# [Exercise goal]
Repeat word for word everything from the line containing "Which is uppermost" to the end of the listing, first and last lines included, and only that.

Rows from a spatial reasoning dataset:

---------------

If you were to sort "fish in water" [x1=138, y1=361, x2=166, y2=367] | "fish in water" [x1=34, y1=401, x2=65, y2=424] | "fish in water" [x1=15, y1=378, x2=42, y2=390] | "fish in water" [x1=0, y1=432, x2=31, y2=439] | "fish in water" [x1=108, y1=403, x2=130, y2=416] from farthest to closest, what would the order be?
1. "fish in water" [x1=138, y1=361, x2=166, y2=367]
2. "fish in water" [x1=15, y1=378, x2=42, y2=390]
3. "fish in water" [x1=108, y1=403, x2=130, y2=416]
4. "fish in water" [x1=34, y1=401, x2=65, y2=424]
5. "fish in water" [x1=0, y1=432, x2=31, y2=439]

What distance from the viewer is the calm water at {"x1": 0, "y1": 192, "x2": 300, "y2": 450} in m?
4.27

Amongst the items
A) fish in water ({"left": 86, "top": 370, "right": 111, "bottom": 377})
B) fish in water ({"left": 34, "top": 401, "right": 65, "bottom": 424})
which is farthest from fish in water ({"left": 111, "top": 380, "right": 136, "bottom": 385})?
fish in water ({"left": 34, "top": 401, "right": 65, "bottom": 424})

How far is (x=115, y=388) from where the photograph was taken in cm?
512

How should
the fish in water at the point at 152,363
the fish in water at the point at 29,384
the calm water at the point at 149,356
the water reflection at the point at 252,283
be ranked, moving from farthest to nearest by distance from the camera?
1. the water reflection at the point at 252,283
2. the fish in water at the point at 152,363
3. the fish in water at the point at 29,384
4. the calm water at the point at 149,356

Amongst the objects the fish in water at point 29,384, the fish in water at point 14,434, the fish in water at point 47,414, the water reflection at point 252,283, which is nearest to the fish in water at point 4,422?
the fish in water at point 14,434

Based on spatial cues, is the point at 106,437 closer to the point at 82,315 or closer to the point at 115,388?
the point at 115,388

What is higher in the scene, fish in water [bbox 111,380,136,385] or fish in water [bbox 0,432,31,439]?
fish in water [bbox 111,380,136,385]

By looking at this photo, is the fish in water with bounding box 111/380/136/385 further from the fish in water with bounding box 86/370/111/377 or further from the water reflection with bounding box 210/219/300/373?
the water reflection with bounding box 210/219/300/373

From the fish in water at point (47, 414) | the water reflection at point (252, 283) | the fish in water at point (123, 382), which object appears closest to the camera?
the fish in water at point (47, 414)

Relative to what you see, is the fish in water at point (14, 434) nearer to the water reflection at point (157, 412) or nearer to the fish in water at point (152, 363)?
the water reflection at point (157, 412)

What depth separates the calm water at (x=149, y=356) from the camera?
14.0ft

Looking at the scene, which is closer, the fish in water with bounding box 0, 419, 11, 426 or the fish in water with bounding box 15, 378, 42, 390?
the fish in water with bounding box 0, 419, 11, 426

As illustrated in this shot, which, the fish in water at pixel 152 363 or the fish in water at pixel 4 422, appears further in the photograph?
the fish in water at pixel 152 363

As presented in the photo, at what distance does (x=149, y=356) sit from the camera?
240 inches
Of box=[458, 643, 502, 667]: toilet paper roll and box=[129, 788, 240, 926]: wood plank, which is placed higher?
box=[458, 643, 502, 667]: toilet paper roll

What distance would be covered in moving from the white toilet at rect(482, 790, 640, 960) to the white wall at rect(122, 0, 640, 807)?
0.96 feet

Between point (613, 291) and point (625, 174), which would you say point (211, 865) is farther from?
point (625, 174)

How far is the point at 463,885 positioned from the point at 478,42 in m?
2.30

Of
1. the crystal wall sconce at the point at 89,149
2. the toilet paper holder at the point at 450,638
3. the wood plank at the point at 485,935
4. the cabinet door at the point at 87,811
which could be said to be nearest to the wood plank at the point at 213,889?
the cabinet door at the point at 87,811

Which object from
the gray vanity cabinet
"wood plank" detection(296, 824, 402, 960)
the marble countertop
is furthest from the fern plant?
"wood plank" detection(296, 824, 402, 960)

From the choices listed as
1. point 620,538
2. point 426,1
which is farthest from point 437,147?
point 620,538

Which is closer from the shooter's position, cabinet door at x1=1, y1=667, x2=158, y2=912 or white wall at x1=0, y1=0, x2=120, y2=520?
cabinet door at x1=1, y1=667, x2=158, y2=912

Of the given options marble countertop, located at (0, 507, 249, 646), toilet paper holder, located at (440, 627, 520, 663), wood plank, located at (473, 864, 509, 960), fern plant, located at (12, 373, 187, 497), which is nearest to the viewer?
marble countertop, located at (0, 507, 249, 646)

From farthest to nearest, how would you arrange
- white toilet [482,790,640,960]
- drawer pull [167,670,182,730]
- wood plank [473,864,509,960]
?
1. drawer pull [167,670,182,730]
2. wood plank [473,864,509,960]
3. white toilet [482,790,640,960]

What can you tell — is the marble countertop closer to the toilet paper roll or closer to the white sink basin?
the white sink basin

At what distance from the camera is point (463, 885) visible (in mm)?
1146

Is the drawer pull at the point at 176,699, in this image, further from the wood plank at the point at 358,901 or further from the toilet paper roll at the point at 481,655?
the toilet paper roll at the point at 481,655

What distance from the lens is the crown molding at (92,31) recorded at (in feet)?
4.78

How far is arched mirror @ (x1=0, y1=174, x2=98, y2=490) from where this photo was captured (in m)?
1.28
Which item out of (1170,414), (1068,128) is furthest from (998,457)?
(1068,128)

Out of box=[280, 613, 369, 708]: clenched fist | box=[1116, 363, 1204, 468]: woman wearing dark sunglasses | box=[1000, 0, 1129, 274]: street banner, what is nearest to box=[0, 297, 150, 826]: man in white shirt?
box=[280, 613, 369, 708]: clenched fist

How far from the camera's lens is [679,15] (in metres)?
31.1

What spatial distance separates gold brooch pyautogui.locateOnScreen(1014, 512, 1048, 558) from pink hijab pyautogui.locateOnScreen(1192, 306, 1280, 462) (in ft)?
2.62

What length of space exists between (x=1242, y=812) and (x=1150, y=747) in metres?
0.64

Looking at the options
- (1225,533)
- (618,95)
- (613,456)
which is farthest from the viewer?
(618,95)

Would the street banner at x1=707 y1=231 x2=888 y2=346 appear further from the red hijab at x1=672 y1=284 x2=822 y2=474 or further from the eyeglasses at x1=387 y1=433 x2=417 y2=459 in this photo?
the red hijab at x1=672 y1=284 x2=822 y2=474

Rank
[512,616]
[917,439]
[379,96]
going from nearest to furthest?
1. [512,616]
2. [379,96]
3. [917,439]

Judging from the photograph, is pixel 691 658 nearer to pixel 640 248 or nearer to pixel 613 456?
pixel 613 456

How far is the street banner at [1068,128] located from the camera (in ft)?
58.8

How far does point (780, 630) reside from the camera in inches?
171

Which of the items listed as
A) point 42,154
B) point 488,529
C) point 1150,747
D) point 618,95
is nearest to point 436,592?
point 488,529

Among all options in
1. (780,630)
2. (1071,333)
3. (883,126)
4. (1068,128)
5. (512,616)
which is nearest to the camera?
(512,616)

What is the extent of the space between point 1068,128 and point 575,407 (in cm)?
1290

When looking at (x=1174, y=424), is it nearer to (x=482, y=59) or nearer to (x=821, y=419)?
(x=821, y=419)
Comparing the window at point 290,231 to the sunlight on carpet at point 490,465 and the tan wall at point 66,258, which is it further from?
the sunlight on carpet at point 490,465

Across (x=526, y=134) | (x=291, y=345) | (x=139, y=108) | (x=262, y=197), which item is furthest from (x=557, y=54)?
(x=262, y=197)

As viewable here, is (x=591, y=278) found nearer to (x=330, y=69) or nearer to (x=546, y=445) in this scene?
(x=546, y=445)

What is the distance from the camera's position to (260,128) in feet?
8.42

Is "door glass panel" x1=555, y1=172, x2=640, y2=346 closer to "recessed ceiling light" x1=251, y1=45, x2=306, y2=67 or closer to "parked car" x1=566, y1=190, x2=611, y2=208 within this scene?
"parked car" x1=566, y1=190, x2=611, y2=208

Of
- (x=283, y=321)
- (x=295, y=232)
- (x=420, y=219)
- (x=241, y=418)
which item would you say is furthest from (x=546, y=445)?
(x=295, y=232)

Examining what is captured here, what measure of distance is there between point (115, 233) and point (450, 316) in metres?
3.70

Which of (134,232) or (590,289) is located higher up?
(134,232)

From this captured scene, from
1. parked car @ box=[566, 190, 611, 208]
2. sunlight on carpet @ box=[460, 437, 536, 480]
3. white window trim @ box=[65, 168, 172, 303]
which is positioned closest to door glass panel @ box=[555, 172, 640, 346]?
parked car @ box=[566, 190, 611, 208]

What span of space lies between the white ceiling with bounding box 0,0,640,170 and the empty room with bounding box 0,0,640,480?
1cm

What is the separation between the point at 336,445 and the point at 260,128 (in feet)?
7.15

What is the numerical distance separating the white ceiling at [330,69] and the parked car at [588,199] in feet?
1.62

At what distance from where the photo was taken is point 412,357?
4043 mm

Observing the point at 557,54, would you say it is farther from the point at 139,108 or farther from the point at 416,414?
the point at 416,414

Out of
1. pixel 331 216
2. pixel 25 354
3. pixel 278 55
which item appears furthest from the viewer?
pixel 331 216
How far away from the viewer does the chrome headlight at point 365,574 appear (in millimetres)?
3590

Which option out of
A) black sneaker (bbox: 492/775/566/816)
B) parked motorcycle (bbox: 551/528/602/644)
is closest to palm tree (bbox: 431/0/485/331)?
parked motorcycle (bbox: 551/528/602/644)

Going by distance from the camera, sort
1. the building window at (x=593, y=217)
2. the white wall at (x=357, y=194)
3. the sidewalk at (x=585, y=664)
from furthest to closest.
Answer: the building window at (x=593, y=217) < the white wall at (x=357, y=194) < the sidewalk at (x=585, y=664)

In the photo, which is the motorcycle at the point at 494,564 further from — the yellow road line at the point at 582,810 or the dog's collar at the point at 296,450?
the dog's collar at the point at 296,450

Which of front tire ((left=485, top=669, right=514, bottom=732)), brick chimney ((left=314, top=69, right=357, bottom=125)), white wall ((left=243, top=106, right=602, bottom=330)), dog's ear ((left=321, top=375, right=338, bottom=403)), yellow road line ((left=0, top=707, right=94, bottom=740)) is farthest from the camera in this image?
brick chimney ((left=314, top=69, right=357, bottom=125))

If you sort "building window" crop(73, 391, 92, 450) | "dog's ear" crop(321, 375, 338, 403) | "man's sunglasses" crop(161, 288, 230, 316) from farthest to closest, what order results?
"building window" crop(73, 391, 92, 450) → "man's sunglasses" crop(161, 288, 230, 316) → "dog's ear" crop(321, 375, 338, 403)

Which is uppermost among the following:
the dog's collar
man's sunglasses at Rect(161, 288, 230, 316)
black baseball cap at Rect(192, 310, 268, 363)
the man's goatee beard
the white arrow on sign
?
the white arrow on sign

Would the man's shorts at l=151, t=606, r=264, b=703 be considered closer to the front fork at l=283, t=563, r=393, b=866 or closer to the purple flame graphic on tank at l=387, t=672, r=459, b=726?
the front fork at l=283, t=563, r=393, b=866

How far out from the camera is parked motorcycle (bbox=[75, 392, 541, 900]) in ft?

---------------

# [Response to the exercise]
Which is uppermost among the following:
the dog's collar
man's sunglasses at Rect(161, 288, 230, 316)
black baseball cap at Rect(192, 310, 268, 363)
the man's goatee beard
the white arrow on sign
?
the white arrow on sign

Would the man's shorts at l=151, t=606, r=264, b=703 be considered closer to the front fork at l=283, t=563, r=393, b=866 or closer to the purple flame graphic on tank at l=387, t=672, r=459, b=726?
the front fork at l=283, t=563, r=393, b=866

How far out from the camera is parked motorcycle (bbox=[75, 392, 541, 900]) in ft?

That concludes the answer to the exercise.